In fermentation processes, several factors influence the production and release of bioactive compounds. Key parameters include the type of microorganism, process duration, and temperature, which are crucial for metabolic activity and enzyme production. Additionally, the characteristics of raw materials or substrates, medium pH (which regulates enzyme activity), and aeration conditions (determining whether fermentation is aerobic or anaerobic and affecting enzyme activity in the medium) significantly impact compound production. The fermentation system—whether submerged or solid-state, aerobic or anaerobic—along with the specific microorganism used, determines the type of enzymes produced: membrane-bound, intracellular, or extracellular. These enzymes are responsible for the hydrolysis and transformation of molecules, ultimately facilitating the release of bioactive compounds into the medium [204,205].

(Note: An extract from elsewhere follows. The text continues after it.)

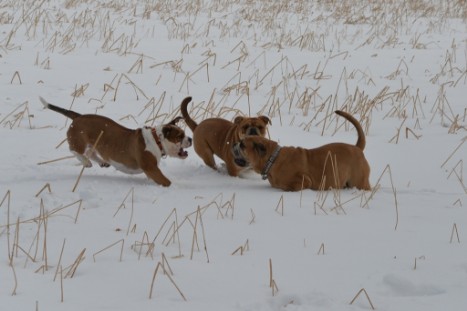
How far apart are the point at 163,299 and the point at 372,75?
7.97m

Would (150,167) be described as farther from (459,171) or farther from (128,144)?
(459,171)

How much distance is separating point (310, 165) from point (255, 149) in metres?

In BSG, several studies have reported increases in antioxidant, protein, and oligosaccharide compounds following enzyme treatment with pectinases, xylanases, glucuronidases, feruloyl esterases, among others [206,207,208], as well as the production of valuable products—including organic acids, amino acids, volatile fatty acids, enzymes, vitamins, and second-generation biofuels—through raw material fermentation [208,209]. During fermentation, microorganisms produce enzymes that hydrolyze macromolecules, thus releasing various compounds. Likewise, this process enables the transformation of molecules to produce different bioactive products, thereby increasing the final product’s nutritional value and bioactivity [205]. For example, the solid substrate fermentation (SSF) of BSG with microorganisms such as Rhizopus oligosporus has improved the digestibility of the raw material, reduced the presence of antinutritional compounds, and facilitated the degradation of complex carbohydrates, increasing the bioavailability of various nutrients that have antioxidant, anti-inflammatory and prebiotic properties, among others [210]; whereas, in the case of using Pleurotus ostreatus (an edible mushroom), there is a significant reduction in the dry mass of the BSG, a 66% increase in protein content, and a decrease in lipids and carbohydrates, as well as phytic acid (antinutrient), but an increase in the presence of phenolic compounds [211].

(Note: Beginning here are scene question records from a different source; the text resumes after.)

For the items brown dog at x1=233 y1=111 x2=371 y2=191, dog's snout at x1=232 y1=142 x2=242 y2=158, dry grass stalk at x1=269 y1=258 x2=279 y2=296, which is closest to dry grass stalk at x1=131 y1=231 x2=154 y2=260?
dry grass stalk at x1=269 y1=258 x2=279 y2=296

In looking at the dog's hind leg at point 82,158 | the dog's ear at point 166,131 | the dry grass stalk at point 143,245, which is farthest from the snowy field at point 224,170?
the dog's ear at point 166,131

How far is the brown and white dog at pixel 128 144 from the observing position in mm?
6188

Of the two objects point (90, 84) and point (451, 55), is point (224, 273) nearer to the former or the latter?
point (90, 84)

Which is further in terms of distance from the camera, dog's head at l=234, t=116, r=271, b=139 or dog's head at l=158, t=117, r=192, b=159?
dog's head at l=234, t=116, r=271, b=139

On the other hand, processes developed with different fungal strains such as Aspergillus spp., Bacillus spp., and Rhizopus spp. have promoted greater recovery of proteins and amino acids from BSG, and an increase in the presence of phenolic compounds and their antioxidant activity [212]. Specifically, the use of fermentation processes with microorganisms such as Escherichia coli, Aspergillus sp., Saccharomyces cerevisiae, Debaryomyces hansenii, Lactobacillus rhamnosus, Bacillus sp., Penicillium sp., and Trametes versicolor on pretreated (or pre-hydrolyzed) BSG has allowed us to obtain products such as citric acid, lactic acid, or enzymes such as alpha amylase, cellulases, xylanases, laccase, among others, either through submerged or solid substrate fermentation [208,213], further highlighting the potential of fermentation processes for the valorization of spent grain through the recovery of different compounds.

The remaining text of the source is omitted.